◆ Requirement: Somewhere below is a line with "Uhuru decorates water" and, later, a line with "tu-22m3 48 ofab 250"; repeat those two lines and all the lines between them, exactly as they are.

___ Records for processing ___

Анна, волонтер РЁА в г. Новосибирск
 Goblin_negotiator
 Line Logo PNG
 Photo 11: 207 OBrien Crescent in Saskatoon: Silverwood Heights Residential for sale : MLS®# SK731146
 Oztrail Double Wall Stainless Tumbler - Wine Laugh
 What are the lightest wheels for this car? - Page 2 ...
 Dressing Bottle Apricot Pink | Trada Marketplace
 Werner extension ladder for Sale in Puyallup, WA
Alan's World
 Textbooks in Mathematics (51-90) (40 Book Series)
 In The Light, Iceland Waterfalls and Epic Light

___
___ Records for processing ___

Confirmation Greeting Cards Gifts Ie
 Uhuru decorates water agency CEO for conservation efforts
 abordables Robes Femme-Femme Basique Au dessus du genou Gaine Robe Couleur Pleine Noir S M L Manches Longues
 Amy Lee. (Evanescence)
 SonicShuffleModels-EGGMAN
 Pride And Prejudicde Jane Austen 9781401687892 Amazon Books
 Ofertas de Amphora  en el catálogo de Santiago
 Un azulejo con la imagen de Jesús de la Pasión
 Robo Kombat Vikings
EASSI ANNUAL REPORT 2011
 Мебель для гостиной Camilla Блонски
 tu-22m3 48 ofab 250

___

◆ Solution for this task:
 Uhuru decorates water agency CEO for conservation efforts
 abordables Robes Femme-Femme Basique Au dessus du genou Gaine Robe Couleur Pleine Noir S M L Manches Longues
 Amy Lee. (Evanescence)
 SonicShuffleModels-EGGMAN
 Pride And Prejudicde Jane Austen 9781401687892 Amazon Books
 Ofertas de Amphora  en el catálogo de Santiago
 Un azulejo con la imagen de Jesús de la Pasión
 Robo Kombat Vikings
EASSI ANNUAL REPORT 2011
 Мебель для гостиной Camilla Блонски
 tu-22m3 48 ofab 250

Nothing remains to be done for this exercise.